Effect of Third Interstitial Fluid on Adverse Outcomes in Patients with Severe Pre-eclampsia and Twin Pregnancy: A 5-year Single-center Retrospective Study

Curr Med Sci. 2023 Dec;43(6):1213-1220. doi: 10.1007/s11596-023-2815-5. Epub 2023 Dec 11.

Abstract

Objective: This study aims to identify the effect of third interstitial fluid on adverse outcomes in twin pregnancies with severe pre-eclampsia, and explore the differences in bad ending between twins and singletons.

Methods: The present retrospective cohort study was conducted on patients with severe pre-eclampsia, who delivered in Tongji Hospital, Wuhan, China, between 2017 and 2022. The adverse outcomes in singleton and twin pregnancies with severe pre-eclampsia were initially investigated. Then, the diverse maternal and fetal consequences between singleton and twin pregnancies in patients with severe pre-eclampsia were compared after merging with the third interstitial fluid.

Results: A total of 709 patients were included for the present study.
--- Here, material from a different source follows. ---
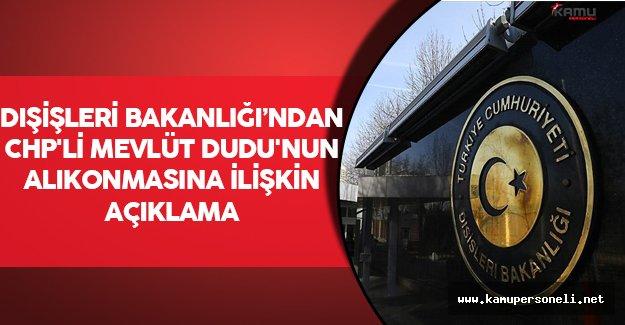Dışişleri Bakanlığı'ndan CHP'li Mevlüt Dudu'nun Alıkonmasına İlişkin Açıklama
Among these patients, 68 patients had twin pregnancies, and 641 patients had singleton pregnancies. The rate of postpartum hemorrhage (2.81% vs. 13.24%, P<0.001), and admission rate to the Neonatal Intensive Care Unit (NICU) after birth (30.73% vs. 63.24%, P=0.011) were significantly higher in twin pregnancies. The neonatal weight of twins was statistically lower than singletons (1964.73±510.61 g vs. 2142.92±731.25 g, P=0.008). For the groups with the third interstitial fluid, the delivery week (P=0.001) and rate of admission to the NICU after birth were significantly advanced in twin pregnancy group, when compared to singleton pregnancy group (P=0.032), and the length of hospital stay was shorter (P=0.044). Furthermore, there was no statistically significant difference between the twin pregnancy group and the singletony pregnancy group without the third interstitial fluid.
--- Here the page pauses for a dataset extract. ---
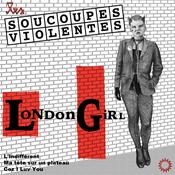 """Image of LES SOUCOUPES VIOLENTES """"London Girl"""" EP Vinyle (Précommande)"""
Conclusion: The maternal and fetal adverse outcomes of patients with severe pre-eclampsia increased in twin pregnancies, when compared to singleton pregnancies. Thus, when patients develop the third interstitial fluid, twin pregnancies would more likely lead to adverse fetal outcomes, when compared to singleton pregnancies, and there would be no significant difference in maternal adverse outcomes. More attention should be given to patients who merge with the third interstitial fluid.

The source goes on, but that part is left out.